The Friday Noir column has been tugging along at a steady pace for well over a year at this point. After being privy to so many double-crosses, back stabbings, bleak outlooks and cynical one-liners, it feels like the right time to shine some proverbial light on the sinister world of film noir. What follows is a list of five previously movies reviewed that best exemplify many of the alluring qualities of this fondly remembered and frequently emulated genre.
Some pertinent details details about the list below need be shared with the readers in the hopes of anticipating and preventing any head scratching. First, the list is comprised strictly of films from the classic noir era, thus limiting the candidates to such films made and released in the mid 1940s up until the late 1950s. Neonoirs, and there are excellent ones, make no mistake about it, are therefore ineligible. The list aims to tackle the source of noir rather than its imitators. Apologies to L.A. Confidential fans.
Second, some commonly regarded masterworks are absent. As great as The Maltese Falcon, Sunset Boulevard and Touch of Evil are, they obvious are selections and by that nature less inspired choices. They are wonderful films, as is Jacques Tourneur’s Out of the Past for that matter, but who would not mention them in a typical compilation of film noir favourites? Readers are invited to think of the following as recommendations of some great film noir entries other than the popular classics. And now, with those details finally out of the way…
5-Crime in the Streets (1956, Don Siegel)
One of Siegel’s lesser known pictures, Crime in the Streets is an emotionally gripping tale of one young man’s (John Cassavetes) spiral of violence and mistakes as his attachment to a neighbourhood gang of ruffians which he leads overpowers his affections for his mother. The performances in this half-noir, half ‘kitchen sink drama’ are exemplary for their power but also their brutal honesty. The claustrophobic scenes at the protagonist’s small apartment where he lives with his mother and impressionable younger brother are so good they actually hurt. Adding to the experience is the magnificent set of a neighbourhood block on which most of the film was shot. Full review
4-Treasure of Sierra Madre (1948, John Huston)

* Information supplied
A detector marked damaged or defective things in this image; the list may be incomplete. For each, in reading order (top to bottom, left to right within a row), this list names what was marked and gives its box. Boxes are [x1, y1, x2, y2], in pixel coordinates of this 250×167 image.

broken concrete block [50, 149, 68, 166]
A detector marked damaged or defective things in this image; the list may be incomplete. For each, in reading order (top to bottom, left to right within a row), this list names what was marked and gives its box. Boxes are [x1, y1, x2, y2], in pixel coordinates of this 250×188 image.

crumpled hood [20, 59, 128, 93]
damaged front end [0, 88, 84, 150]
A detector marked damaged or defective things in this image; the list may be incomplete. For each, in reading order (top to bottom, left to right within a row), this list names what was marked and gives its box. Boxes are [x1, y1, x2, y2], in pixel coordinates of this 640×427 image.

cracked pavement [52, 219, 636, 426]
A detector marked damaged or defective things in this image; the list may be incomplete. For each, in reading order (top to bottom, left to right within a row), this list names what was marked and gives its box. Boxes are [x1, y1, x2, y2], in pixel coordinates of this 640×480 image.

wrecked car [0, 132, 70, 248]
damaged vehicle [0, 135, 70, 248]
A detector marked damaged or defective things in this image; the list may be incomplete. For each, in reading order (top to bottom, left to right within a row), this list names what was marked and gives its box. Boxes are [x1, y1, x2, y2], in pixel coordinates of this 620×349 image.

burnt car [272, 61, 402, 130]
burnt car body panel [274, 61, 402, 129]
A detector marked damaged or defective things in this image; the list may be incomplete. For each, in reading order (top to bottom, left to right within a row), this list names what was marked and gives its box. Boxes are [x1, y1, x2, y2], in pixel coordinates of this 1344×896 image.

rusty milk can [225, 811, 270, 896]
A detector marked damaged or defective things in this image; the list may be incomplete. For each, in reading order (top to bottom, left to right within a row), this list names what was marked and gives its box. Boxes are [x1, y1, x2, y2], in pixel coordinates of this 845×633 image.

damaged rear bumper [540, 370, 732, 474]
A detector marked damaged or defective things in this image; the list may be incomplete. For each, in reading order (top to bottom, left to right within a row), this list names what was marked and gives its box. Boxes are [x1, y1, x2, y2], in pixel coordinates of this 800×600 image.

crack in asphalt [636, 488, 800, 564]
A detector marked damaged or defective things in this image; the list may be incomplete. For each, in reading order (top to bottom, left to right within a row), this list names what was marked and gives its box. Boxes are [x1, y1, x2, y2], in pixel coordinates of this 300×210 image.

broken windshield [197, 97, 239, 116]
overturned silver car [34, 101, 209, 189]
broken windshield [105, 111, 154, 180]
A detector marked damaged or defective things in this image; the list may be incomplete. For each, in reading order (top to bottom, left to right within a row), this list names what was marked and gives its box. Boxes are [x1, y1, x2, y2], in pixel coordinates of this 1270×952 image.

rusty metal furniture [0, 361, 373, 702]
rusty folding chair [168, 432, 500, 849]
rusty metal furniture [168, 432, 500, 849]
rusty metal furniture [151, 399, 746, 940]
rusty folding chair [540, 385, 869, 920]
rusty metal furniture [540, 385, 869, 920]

* Assignment 1
Echo the film noir list word for word, everything from "Second, some commonly" down to "(1956, Don Siegel)".
* Assignment 2
Continue the film noir list past its last line.
The entries play no part in this work.

* Response box 1
Second, some commonly regarded masterworks are absent. As great as The Maltese Falcon, Sunset Boulevard and Touch of Evil are, they obvious are selections and by that nature less inspired choices. They are wonderful films, as is Jacques Tourneur’s Out of the Past for that matter, but who would not mention them in a typical compilation of film noir favourites? Readers are invited to think of the following as recommendations of some great film noir entries other than the popular classics. And now, with those details finally out of the way…
5-Crime in the Streets (1956, Don Siegel)

* Response box 2
True enough, this is another John Huston directed noir with Humphrey Bogart in the lead role, exactly like The Maltese Falcon. That said, it is rarely mentioned in the same breath as the more popular aforementioned classic. This might be explained by its very different setting. Dingy, urban America is replaced with the scorching Mexican desert where Bogart, Walter Huston and Tim Holt are on the hunt for treasure. The dark clouds of greed and mistrust quickly envelop the trio, hence its very nois-ish subject matter, in the second half of the film. Full review
3-Gun Crazy (1950, Joseph H. Lewis)
This special little movie follows the infamous exploits of a couple, John Dall and Peggy Cummings, as they perform heists across the United States. Their challenging, unhealthy attraction to one another is predicated on their common obsession with fire arms. This is a sad, strange love story set within a complicated relationship doomed for failure. Everything, from the characterizations to the pacing, feels very different from most noirs, with the most haunting scene being the immaculately shot foggy, mountain-bound climax. Full review
2-Kiss Me Deadly (1955, Robert Aldrich)
Although it is a misconception that the hard boiled private eye is a staple of the genre (there really are not that many noirs featuring that sort of character as the protagonist), it would be a missed opportunity if not even one had made the cut, and why not Kiss Me Deadly in which Ralph Meeker plays Mike Hammer as arguably one of the most hard boiled and cynical of all private dicks. He is so rugged and antagonistic the viewer might start to question whether or not they are even supposed to be rooting for him! Steeped in fears that coloured the early Cold War years, this one is a must. Full review
1-On Dangerous Ground (1952, Nicholas Ray)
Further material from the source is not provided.